Texto apresentado →
Inconformada com a decisão proferida, recorreu a autora rematando o respectivo recurso com as seguintes conclusões:
A) O Mmo. Juiz “a quo”, não deveria ter conhecido no saneador o mérito da causa, pois podia e deveria ter fixado a base instrutória tendo em vista a selecção da matéria de facto e sobretudo, apurar outros factos em julgamento, que seriam relevantes para a boa decisão da causa, já que os autos neste momento não permitem concluir de forma segura a pretensão das partes.
B) Relativamente à excepção peremptória da prescrição, não deve esta proceder, porquanto ao caso concreto foram aplicadas as normas do Código Civil de Seabra (arts. 2036°, 506° e 535°) quando deveriam ter sido aplicadas as normas do Código Civil de 1966 (art.° 1340°), relativamente à matéria da acessão imobiliária.

Amostras de dados →
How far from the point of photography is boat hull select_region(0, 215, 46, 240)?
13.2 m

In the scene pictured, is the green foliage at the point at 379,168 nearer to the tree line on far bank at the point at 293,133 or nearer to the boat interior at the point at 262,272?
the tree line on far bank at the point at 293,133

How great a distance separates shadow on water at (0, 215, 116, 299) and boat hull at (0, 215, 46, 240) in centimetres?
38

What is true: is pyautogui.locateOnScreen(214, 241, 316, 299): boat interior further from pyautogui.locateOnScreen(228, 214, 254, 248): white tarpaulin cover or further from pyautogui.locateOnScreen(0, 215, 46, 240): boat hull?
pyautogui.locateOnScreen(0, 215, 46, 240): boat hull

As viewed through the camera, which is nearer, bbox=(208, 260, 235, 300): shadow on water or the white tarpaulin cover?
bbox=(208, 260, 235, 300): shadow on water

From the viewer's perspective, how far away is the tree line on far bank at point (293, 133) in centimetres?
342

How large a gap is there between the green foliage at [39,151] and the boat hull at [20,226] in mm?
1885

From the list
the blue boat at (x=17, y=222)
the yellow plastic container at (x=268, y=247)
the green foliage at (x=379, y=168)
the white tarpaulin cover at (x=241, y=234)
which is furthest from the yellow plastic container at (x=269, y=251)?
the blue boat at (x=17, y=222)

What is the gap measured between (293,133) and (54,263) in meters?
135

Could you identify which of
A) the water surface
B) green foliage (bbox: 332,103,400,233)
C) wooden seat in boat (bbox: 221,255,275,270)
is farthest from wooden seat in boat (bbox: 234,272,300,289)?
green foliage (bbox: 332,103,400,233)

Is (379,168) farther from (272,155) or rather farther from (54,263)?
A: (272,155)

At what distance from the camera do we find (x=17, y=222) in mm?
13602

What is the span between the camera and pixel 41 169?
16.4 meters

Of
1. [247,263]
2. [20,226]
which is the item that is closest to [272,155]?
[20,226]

Tarefa proposta → Reproduza fielmente o trecho do texto do recurso que vai de "Inconformada com a" a "pretensão das partes.". O material não tem relação nenhuma com o texto do recurso.

Resposta final →
Inconformada com a decisão proferida, recorreu a autora rematando o respectivo recurso com as seguintes conclusões:
A) O Mmo. Juiz “a quo”, não deveria ter conhecido no saneador o mérito da causa, pois podia e deveria ter fixado a base instrutória tendo em vista a selecção da matéria de facto e sobretudo, apurar outros factos em julgamento, que seriam relevantes para a boa decisão da causa, já que os autos neste momento não permitem concluir de forma segura a pretensão das partes.